A questão dos médicos tarefeiros é outro
exemplo como se esmifra o SNS, em vez de se contratar em definitivo os médicos,
actualizar-lhes a carreira e salários, se paga balúrdios (727 mil euros por
dia/266 milhões de euros por ano) às empresas de trabalho temporário, um valor
muito mais elevado ao que é auferido pelos médicos do quadro, mantendo-se aqueles
médicos desligados das equipas e com muito menor eficiência. Os médicos
tarefeiros nas urgências dizem que vão fazer greve, não aceitam o novo diploma
que o governo tem preparado mas ainda não teve coragem de o revelar nem colocar
em prática. É muito provável que façam greve, têm a vantagem de não serem
funcionários públicos, não estão sujeitos a serviços mínimos nem a requisição
civil, são meros prestadores de serviços em nome individual, fácil lhes é a
chantagem, e têm o governo à sua mercê. O ministro auxiliar de Montenegro já
veio a público apelar ao “sentido de serviço” destes empresários, esquecendo-se
que ele e o seu governo são corresponsáveis pela comercialização da Saúde, e
até o decadente PR Marcelo veio pedir esclarecimento sobre quem na realidade
manda no SNS, o governo ou o Director Executivo. Parece que estão algo desorientados.

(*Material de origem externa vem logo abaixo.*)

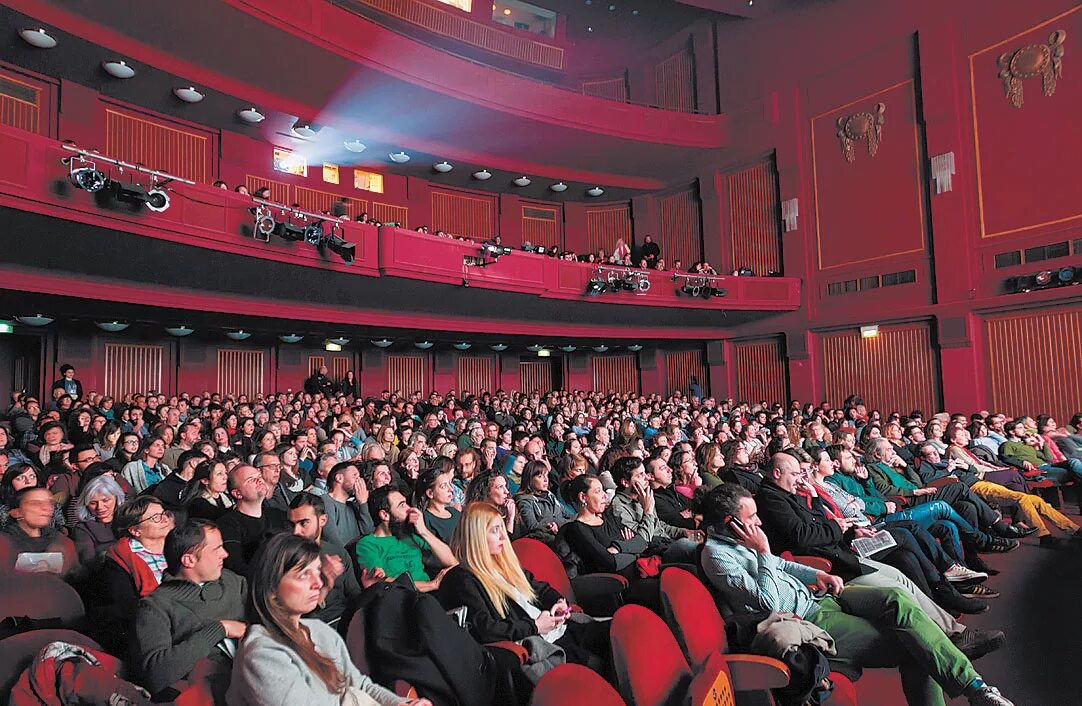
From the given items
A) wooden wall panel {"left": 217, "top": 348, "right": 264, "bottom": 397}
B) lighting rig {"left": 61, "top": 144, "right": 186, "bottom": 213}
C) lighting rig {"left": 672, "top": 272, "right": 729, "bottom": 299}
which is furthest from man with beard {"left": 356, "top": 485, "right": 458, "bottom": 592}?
lighting rig {"left": 672, "top": 272, "right": 729, "bottom": 299}

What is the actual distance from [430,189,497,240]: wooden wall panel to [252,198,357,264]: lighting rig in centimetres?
417

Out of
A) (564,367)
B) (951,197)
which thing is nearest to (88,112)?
(564,367)

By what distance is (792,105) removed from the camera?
9.39m

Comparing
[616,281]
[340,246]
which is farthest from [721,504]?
[616,281]

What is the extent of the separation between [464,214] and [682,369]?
426cm

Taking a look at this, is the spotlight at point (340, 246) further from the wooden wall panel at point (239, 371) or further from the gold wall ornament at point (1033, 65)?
the gold wall ornament at point (1033, 65)

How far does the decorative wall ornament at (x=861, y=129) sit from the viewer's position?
8.52 meters

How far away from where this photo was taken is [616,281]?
813 cm

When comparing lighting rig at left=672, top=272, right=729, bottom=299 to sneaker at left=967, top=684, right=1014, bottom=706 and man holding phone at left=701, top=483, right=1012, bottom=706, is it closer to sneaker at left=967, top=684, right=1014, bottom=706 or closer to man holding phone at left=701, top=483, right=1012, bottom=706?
man holding phone at left=701, top=483, right=1012, bottom=706

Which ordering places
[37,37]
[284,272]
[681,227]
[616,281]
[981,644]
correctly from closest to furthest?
1. [981,644]
2. [37,37]
3. [284,272]
4. [616,281]
5. [681,227]

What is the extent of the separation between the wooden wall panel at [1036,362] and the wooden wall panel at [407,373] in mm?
7186

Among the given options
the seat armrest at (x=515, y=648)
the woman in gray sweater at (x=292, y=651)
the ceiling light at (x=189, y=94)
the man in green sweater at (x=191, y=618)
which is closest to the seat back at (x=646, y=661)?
the seat armrest at (x=515, y=648)

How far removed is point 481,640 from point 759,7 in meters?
10.6

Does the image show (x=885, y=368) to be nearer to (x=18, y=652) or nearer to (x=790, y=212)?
(x=790, y=212)
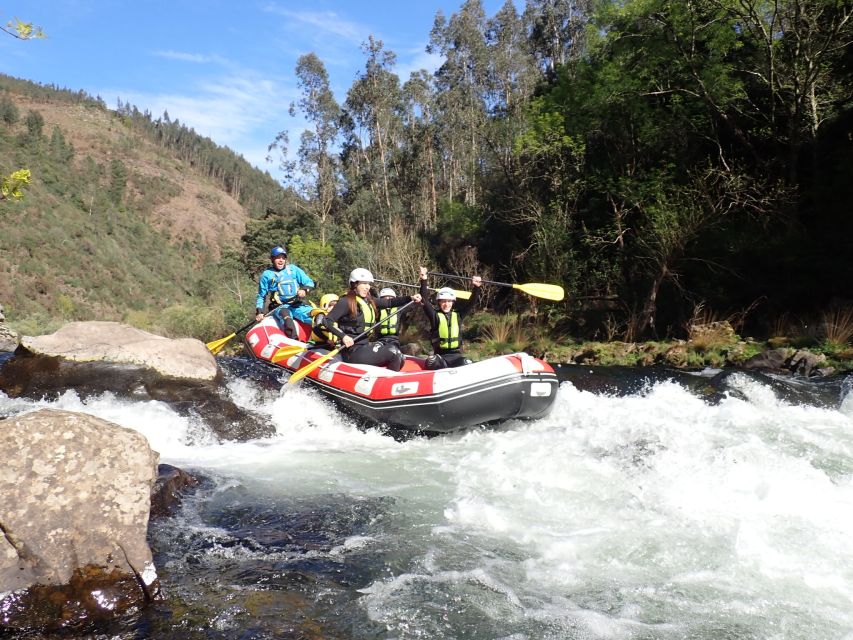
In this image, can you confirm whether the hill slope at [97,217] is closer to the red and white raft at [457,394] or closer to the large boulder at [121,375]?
the large boulder at [121,375]

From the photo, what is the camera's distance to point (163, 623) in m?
2.89

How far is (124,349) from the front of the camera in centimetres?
771

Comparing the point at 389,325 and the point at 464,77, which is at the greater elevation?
the point at 464,77

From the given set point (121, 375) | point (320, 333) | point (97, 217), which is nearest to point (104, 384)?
point (121, 375)

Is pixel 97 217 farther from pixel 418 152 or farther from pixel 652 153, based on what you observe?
pixel 652 153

Esta ameaça de greve e a possibilidade alguns serviços,
não só urgências, poderem fechar em quase todos os hospitais do SNS destapam a
evidência de que os governos que nos têm desgovernado há algumas décadas, não só
agora, fragilizaram o SNSD com o intuito claro de o entregar aso apetites do
lucro dos lóbis privados e inclusivamente com o risco de o destruir. Facilita-se
que os médicos que trabalham no público acumulem com a actividade no sector
privado, serão mais de 70%, tendo sido neste sentido que a carreira dos médicos
foi reformulada em 2012. Promoveu-se abertamente a parasitagem do SNS, foi às
claras, sem disfarces. Diz Montenegro, o gerente de turno dos negócios privados
das elites indígenas e outras, que "não é o setor privado que vai salvar o
SNS, o SNS é que pode salvar o privado se não mandar tantos utentes para
lá". Pois, é exactamente o contrário, é o sector privado que precisa dos
doentes, precisa dos hospitais públicos para formação gratuita dos médicos,
precisa do próprio SNS para financiamento da sua actividade curativa
empresarial, e tentará sugar o SNS até o tutano, até o exaurir em definitivo;
mas pode acontecer-lhe como o vírus, se mata o hospedeiro, suicida-se. O SNS
está a entrar em situação comatosa, no entanto, ainda estamos em tempo de o
salvar. Apoio às lutas dos profissionais de saúde, manifestações públicas de
repúdio desta política, repudiar o governo odiento, são objectivos imediatos.